An economist says pressure on the Auckland housing market is going to be intensified by increased immigration.
New Zealand has had its fourth month of migration gains with more people arriving and fewer New Zealand citizens departing for Australia.
Official figures show the country had a seasonally adjusted net gain of 1600 in April - the highest since January 2010. Migration has been trending upwards since September last year.
The managing director of Infometrics, Gareth Kiernan, says the main shift over the last year seems to have been the softening of the Australian economy and labour market.
Mr Kiernan says better economic prospects and increasing numbers of immigrants will put more pressure on the housing market.
He says the speed in which the market has turned around suggests the pressures will be more intense. He predicts the Reserve Bank's moves to bring the housing market under control are unlikely to affect interest rates until later in the year or early in 2014.
Mr Kiernan says about half of immigrants settle in Auckland - which means up to 45,000 more people a year in the city, and at least 15,000 more households.
But he believes talk about a bubble in the housing market has been overstated.

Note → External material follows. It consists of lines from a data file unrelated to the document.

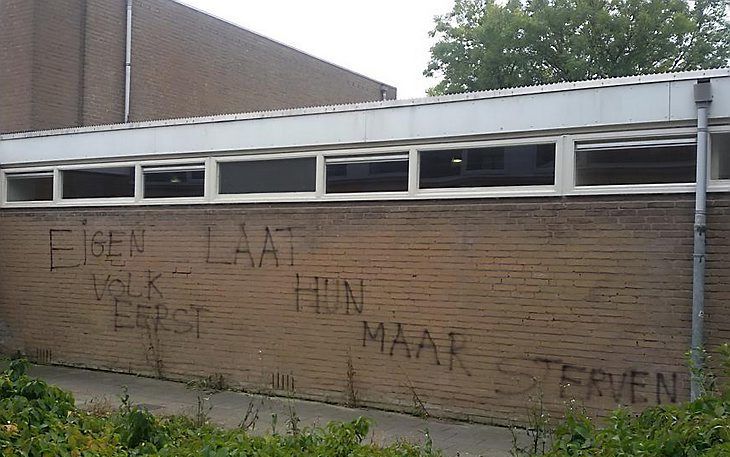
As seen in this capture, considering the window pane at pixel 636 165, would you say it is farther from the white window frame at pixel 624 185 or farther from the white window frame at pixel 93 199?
the white window frame at pixel 93 199

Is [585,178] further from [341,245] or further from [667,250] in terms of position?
[341,245]

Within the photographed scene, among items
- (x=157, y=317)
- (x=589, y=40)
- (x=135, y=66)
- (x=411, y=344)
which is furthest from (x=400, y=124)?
(x=589, y=40)

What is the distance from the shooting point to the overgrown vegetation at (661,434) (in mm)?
3760

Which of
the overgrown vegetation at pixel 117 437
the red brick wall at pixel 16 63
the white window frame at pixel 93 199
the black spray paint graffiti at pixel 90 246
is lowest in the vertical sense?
the overgrown vegetation at pixel 117 437

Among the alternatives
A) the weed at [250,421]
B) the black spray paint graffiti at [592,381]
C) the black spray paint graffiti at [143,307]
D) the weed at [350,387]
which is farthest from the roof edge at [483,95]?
the weed at [250,421]

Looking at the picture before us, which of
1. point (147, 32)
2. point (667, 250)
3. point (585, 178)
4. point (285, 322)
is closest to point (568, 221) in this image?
point (585, 178)

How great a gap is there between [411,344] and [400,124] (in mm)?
2570

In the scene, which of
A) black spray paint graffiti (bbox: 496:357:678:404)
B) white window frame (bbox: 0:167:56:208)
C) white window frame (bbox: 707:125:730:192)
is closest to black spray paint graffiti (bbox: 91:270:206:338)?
white window frame (bbox: 0:167:56:208)

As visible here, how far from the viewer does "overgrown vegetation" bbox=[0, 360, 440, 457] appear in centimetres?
437

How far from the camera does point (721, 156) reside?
7340mm

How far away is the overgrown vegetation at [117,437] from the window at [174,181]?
17.3 ft

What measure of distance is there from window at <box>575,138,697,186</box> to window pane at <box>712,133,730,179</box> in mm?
181

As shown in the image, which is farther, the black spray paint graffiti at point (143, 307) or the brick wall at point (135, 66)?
the brick wall at point (135, 66)

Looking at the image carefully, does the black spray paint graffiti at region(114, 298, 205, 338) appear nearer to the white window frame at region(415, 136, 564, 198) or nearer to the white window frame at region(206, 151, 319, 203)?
the white window frame at region(206, 151, 319, 203)
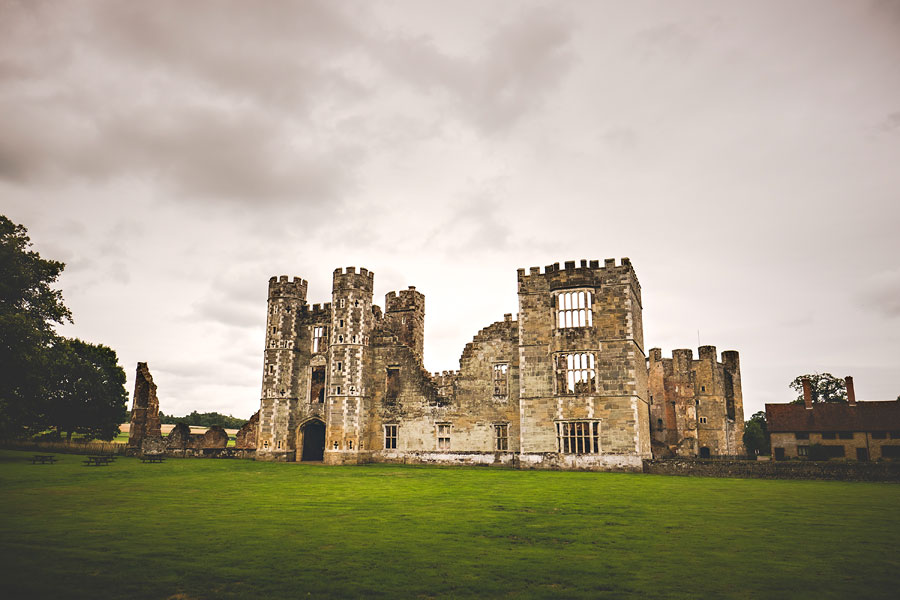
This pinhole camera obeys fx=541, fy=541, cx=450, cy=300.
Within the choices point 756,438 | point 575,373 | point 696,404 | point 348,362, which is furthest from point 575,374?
point 756,438

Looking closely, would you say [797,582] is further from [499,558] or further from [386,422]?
[386,422]

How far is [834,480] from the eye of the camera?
92.0 feet

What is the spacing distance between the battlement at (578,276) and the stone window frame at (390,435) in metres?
15.0

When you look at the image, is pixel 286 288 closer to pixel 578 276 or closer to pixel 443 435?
pixel 443 435

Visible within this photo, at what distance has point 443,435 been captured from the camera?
4144 cm

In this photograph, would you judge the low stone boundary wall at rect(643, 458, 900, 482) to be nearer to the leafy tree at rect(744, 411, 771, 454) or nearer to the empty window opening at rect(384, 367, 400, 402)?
the empty window opening at rect(384, 367, 400, 402)

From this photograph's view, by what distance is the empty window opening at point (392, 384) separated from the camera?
4356cm

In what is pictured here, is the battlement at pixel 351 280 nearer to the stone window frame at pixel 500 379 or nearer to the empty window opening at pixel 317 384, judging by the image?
the empty window opening at pixel 317 384

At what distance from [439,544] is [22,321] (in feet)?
101

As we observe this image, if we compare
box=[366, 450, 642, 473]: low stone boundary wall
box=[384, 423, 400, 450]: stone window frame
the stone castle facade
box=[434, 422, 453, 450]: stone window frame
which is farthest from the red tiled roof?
box=[384, 423, 400, 450]: stone window frame

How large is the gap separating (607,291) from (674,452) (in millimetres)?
34720

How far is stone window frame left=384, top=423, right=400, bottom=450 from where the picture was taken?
1690 inches

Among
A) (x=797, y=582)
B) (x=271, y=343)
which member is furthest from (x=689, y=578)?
(x=271, y=343)

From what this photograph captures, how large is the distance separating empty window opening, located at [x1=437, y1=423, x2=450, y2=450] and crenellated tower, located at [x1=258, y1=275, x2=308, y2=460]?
12.7 meters
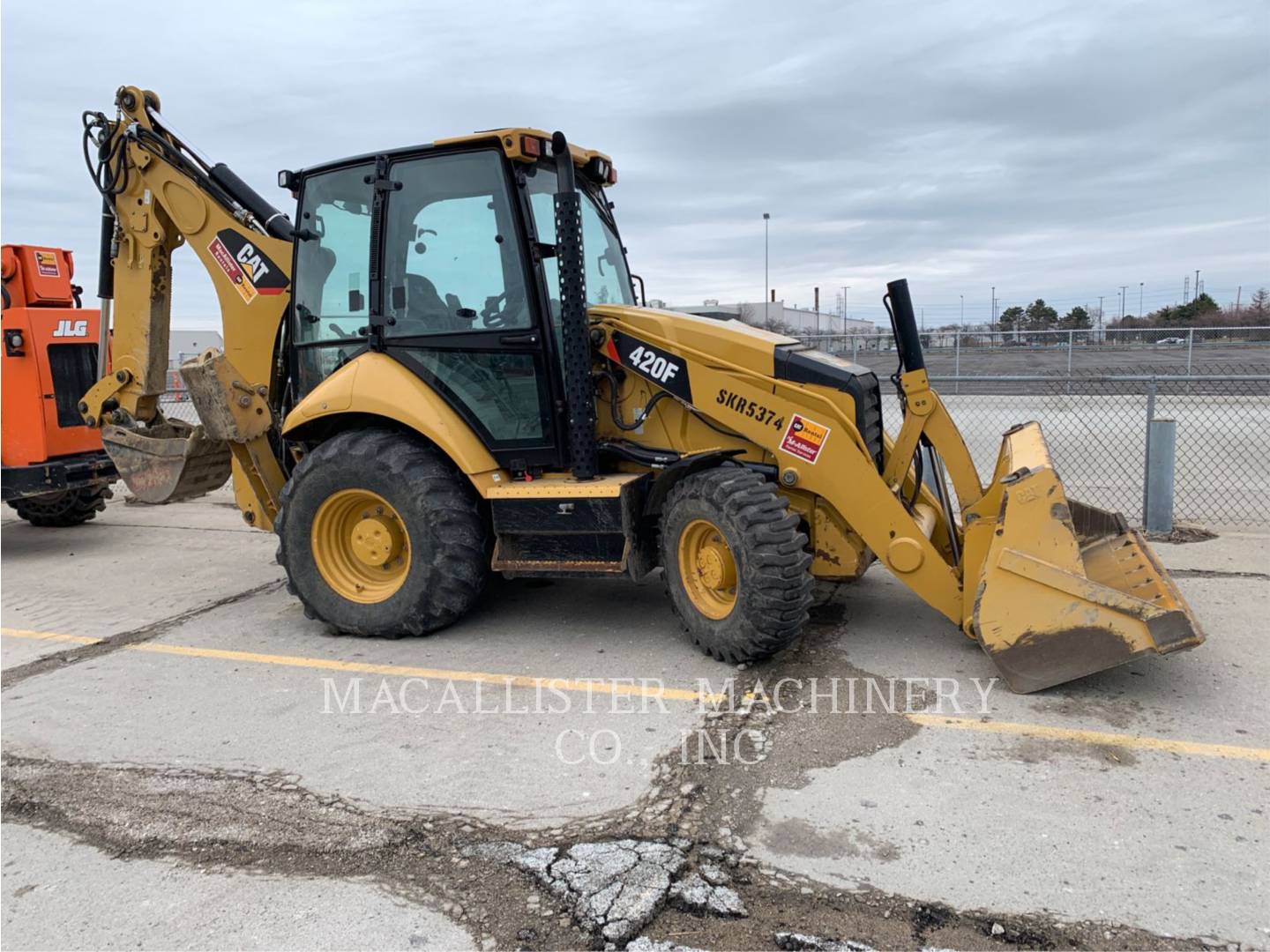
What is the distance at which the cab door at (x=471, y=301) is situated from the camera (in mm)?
4938

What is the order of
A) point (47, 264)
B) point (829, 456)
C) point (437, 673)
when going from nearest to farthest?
point (829, 456), point (437, 673), point (47, 264)

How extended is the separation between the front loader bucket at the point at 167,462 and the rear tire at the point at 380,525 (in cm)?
125

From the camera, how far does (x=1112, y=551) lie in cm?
489

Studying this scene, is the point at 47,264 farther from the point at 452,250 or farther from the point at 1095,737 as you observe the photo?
the point at 1095,737

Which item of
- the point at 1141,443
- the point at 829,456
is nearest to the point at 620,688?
the point at 829,456

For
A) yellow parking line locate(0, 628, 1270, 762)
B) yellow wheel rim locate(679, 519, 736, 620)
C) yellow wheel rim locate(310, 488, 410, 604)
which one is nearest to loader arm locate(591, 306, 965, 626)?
yellow wheel rim locate(679, 519, 736, 620)

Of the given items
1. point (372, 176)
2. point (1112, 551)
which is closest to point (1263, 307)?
point (1112, 551)

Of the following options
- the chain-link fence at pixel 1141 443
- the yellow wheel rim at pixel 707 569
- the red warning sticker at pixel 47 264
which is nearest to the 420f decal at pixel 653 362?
the yellow wheel rim at pixel 707 569

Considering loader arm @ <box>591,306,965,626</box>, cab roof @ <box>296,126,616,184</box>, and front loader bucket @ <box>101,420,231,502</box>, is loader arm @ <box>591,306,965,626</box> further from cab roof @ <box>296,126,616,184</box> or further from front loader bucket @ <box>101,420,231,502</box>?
front loader bucket @ <box>101,420,231,502</box>

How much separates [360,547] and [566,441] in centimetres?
146

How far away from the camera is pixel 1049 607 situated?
396cm

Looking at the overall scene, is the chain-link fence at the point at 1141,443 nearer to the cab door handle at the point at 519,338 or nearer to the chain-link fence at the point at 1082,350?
the cab door handle at the point at 519,338

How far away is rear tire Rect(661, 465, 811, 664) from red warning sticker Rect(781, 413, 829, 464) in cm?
28

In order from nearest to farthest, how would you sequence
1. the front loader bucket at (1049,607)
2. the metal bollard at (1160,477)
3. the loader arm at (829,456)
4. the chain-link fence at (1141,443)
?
1. the front loader bucket at (1049,607)
2. the loader arm at (829,456)
3. the metal bollard at (1160,477)
4. the chain-link fence at (1141,443)
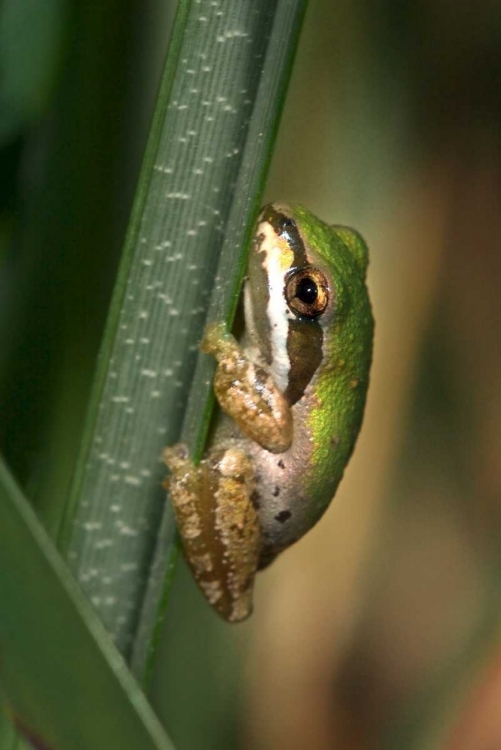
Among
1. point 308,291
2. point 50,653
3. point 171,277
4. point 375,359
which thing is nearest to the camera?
point 50,653

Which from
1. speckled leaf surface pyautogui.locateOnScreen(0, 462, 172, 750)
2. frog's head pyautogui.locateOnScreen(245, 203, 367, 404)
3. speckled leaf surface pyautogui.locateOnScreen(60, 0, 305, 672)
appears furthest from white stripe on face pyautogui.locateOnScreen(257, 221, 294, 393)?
speckled leaf surface pyautogui.locateOnScreen(0, 462, 172, 750)

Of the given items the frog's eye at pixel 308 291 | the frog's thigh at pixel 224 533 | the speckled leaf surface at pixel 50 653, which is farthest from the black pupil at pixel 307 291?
the speckled leaf surface at pixel 50 653

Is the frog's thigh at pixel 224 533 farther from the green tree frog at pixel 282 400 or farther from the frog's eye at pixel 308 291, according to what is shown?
the frog's eye at pixel 308 291

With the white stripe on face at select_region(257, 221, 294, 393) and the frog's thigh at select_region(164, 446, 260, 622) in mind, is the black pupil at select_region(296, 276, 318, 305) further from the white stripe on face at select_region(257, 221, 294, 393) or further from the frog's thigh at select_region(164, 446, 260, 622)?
the frog's thigh at select_region(164, 446, 260, 622)

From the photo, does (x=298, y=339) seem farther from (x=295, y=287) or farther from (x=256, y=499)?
(x=256, y=499)

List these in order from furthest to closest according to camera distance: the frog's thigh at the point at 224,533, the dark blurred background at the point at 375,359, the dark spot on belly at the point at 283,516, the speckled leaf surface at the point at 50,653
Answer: the dark spot on belly at the point at 283,516 < the frog's thigh at the point at 224,533 < the dark blurred background at the point at 375,359 < the speckled leaf surface at the point at 50,653

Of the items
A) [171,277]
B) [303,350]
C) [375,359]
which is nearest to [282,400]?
[303,350]

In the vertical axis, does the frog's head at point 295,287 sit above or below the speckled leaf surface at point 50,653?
above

While in Auckland house sales volumes are above their historic average, he says, around the rest of the country they're still well below their historic average.
"The fact you've got reasonably high migration - or migration picking up - and you've got improving population growth does suggest there are fundamental factors which are driving the housing market up, rather than necessarily a lot of speculative activity."
He says the existence of those fundamentals could reduce some of the risks the Reserve Bank may be concerned about in the financial and banking sectors.